## RECORDS
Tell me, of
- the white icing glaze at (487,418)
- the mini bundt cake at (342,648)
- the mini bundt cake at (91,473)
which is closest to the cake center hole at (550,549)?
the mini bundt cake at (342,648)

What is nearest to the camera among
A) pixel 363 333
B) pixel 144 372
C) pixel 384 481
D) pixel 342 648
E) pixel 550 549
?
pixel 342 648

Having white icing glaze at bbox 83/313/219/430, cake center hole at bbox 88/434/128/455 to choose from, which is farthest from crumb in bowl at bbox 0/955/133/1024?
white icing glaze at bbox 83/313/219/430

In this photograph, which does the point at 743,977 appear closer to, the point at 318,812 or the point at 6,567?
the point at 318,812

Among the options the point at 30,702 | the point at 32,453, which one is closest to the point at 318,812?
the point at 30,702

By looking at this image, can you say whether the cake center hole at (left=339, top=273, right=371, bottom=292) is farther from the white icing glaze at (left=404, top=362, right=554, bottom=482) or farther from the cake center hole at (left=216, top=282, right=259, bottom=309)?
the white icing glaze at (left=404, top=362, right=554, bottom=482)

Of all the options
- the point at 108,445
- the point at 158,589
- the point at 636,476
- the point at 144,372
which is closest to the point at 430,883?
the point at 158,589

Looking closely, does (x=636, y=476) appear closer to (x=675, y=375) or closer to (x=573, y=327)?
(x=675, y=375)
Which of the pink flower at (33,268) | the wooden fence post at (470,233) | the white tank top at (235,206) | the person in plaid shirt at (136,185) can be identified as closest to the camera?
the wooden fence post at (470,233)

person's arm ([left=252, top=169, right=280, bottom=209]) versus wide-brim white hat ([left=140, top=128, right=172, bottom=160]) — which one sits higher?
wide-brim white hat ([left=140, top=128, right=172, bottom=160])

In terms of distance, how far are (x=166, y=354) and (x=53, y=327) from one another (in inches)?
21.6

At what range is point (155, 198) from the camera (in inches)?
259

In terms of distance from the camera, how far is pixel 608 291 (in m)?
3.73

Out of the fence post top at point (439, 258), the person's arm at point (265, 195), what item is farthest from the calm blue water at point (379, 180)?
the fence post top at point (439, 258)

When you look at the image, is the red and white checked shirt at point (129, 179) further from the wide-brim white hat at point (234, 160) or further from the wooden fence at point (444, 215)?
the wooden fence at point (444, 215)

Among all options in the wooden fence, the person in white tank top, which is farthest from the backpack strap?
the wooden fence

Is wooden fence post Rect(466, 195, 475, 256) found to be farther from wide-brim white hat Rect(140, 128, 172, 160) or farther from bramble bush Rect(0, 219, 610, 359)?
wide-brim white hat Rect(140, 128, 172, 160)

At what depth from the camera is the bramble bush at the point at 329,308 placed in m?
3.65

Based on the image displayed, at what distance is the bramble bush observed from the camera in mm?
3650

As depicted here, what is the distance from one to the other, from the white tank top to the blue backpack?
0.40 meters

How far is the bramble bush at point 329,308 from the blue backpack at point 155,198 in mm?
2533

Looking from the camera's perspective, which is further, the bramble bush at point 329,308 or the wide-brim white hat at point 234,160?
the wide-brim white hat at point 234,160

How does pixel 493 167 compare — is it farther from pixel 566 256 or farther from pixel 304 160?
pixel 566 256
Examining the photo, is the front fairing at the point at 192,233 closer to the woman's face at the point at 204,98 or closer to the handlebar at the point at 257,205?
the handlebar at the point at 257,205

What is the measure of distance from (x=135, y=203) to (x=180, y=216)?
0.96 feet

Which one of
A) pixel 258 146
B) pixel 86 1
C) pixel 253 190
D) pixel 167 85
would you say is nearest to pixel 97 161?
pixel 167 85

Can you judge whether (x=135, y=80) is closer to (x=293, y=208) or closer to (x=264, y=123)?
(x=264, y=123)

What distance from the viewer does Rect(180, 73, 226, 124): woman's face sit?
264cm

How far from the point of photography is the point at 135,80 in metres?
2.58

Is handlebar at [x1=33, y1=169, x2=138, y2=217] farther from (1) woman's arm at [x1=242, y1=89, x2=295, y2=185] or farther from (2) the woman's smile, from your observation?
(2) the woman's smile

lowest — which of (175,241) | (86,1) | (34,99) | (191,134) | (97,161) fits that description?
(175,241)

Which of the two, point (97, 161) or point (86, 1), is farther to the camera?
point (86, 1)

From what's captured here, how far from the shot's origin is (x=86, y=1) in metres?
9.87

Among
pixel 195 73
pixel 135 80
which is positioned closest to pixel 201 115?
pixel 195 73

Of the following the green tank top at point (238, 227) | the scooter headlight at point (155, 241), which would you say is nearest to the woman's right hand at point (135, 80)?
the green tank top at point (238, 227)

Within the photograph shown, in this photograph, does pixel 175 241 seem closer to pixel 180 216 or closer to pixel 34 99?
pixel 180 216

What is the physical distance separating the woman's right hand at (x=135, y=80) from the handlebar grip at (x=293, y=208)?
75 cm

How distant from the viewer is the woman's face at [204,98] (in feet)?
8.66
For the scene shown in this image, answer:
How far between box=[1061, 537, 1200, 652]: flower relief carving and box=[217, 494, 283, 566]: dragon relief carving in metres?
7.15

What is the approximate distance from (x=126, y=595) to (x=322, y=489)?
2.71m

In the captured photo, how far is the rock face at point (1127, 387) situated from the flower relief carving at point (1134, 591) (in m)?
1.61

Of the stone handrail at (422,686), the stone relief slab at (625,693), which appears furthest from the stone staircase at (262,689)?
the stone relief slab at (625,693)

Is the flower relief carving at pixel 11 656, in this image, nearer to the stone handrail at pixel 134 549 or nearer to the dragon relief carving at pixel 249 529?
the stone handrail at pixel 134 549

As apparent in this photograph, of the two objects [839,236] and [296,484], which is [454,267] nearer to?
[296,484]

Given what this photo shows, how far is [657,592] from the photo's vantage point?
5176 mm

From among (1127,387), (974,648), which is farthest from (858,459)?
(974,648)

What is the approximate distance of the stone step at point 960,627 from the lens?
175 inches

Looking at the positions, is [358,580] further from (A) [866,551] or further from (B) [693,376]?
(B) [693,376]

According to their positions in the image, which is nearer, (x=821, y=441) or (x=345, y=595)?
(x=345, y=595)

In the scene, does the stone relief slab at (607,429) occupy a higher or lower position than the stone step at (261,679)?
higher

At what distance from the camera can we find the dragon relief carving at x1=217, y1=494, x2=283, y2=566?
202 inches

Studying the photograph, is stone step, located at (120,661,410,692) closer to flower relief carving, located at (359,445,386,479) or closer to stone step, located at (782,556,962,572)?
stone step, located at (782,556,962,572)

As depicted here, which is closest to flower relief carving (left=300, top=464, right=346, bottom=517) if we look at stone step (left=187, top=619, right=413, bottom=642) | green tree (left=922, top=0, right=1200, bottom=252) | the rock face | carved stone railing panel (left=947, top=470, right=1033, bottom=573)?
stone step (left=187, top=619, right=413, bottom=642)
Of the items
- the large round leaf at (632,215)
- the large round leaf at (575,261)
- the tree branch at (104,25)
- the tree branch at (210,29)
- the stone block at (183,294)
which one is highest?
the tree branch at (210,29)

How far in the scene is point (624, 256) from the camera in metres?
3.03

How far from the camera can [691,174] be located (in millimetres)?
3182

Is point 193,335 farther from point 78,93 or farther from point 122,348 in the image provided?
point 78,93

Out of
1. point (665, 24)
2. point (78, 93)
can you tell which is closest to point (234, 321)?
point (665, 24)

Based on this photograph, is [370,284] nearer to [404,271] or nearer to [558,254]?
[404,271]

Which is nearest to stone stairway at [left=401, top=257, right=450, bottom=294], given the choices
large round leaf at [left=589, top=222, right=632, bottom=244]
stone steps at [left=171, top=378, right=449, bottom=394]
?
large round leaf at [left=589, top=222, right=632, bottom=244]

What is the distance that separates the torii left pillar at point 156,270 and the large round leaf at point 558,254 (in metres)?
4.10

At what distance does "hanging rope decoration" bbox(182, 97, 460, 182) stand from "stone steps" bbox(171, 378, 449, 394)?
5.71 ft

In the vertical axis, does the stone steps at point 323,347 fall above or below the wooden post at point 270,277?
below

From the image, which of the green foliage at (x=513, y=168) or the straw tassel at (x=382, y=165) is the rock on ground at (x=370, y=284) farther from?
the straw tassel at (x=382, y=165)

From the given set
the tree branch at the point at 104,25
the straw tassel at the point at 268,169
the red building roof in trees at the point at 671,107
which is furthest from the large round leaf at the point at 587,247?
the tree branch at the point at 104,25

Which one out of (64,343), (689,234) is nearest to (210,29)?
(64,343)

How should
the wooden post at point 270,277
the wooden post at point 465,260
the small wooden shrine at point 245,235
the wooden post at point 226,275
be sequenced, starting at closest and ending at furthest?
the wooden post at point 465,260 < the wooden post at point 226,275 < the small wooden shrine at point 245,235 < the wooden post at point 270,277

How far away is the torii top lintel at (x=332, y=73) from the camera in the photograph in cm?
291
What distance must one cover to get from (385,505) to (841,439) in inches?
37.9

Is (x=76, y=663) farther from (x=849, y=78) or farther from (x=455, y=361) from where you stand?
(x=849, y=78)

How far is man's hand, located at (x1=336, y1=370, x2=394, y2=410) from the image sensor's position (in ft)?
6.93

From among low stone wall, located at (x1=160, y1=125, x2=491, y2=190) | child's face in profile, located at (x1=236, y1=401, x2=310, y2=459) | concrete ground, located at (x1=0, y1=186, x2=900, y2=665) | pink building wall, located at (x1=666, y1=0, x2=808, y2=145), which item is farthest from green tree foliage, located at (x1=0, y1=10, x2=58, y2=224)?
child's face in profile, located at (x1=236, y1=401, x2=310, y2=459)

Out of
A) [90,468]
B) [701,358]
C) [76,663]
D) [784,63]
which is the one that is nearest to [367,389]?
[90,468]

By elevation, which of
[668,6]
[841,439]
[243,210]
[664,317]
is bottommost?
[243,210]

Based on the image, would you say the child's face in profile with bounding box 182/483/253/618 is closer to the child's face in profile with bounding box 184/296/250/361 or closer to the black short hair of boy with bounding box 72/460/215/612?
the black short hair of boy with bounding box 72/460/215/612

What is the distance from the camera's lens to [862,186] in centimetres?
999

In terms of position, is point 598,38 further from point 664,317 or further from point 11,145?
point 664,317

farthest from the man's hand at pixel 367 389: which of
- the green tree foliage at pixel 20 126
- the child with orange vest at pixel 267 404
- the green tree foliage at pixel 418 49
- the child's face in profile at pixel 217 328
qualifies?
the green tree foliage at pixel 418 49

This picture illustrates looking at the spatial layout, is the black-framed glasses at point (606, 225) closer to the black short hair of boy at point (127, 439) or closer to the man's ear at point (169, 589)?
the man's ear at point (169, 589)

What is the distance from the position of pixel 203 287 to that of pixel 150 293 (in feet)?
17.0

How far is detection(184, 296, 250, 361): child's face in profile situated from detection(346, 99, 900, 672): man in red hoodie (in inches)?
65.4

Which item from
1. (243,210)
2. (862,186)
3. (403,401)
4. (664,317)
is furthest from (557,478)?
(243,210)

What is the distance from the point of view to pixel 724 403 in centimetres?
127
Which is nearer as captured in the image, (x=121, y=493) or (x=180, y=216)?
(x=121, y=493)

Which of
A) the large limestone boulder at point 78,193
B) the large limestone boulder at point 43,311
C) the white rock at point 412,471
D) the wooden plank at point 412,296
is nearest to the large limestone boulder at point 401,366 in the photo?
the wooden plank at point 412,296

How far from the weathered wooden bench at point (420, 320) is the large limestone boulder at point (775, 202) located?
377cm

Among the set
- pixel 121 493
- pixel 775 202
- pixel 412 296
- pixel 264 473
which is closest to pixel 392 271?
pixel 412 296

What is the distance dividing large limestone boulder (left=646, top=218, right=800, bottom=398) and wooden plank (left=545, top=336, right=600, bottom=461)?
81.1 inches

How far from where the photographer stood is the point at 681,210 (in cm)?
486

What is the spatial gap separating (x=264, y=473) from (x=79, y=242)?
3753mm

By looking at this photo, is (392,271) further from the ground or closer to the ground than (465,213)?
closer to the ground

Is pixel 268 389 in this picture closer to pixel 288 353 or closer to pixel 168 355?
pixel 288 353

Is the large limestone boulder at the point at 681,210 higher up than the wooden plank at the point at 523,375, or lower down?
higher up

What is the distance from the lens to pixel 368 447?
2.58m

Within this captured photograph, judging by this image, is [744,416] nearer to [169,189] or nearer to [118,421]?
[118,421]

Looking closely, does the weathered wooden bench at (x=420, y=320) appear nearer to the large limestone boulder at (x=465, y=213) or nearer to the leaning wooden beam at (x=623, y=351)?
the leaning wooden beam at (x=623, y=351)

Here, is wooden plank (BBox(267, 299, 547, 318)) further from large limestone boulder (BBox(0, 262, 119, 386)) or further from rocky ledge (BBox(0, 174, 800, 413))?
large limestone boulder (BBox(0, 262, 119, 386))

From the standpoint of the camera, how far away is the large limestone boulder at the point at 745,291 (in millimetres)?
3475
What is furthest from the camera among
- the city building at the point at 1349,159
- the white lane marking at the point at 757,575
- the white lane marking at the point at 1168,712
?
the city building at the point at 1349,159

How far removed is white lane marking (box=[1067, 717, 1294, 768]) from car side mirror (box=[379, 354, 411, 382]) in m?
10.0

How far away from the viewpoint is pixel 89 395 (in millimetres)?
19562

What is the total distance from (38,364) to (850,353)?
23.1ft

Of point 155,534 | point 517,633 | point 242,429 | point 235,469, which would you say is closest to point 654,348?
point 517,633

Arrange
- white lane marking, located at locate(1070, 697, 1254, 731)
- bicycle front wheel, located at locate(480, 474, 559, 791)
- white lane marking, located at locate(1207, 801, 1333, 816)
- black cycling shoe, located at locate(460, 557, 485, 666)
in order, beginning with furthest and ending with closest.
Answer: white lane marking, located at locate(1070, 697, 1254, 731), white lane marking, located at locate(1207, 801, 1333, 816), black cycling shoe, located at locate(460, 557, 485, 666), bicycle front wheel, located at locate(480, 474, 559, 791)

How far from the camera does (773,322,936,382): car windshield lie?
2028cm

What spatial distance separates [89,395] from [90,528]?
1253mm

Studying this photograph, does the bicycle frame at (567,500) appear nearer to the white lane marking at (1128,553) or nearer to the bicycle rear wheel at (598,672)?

## EXERCISE GOAL
Rewrite the rows from the line with "How far removed" through the end of the rows, changing "photograph" to "image" and keeping everything else the same.

## FULL OUTPUT
How far removed is white lane marking (box=[1067, 717, 1294, 768]) from car side mirror (box=[379, 354, 411, 382]) in m?
10.0

How far away from the viewpoint is pixel 89 395 (in millimetres)?
19562

What is the total distance from (38,364) to (850,353)?
23.1ft

Of point 155,534 | point 517,633 | point 242,429 | point 235,469, which would you say is closest to point 654,348?
point 517,633

Arrange
- white lane marking, located at locate(1070, 697, 1254, 731)
- bicycle front wheel, located at locate(480, 474, 559, 791)
- white lane marking, located at locate(1207, 801, 1333, 816)
- black cycling shoe, located at locate(460, 557, 485, 666)
in order, beginning with furthest and ending with closest.
Answer: white lane marking, located at locate(1070, 697, 1254, 731), white lane marking, located at locate(1207, 801, 1333, 816), black cycling shoe, located at locate(460, 557, 485, 666), bicycle front wheel, located at locate(480, 474, 559, 791)

How far from the camera does (773,322,936,382): car windshield lie?
2028cm

What spatial distance separates [89,395] from [90,528]?
1253mm

Studying this image, does the bicycle frame at (567,500) appear nearer to the white lane marking at (1128,553) or nearer to the bicycle rear wheel at (598,672)?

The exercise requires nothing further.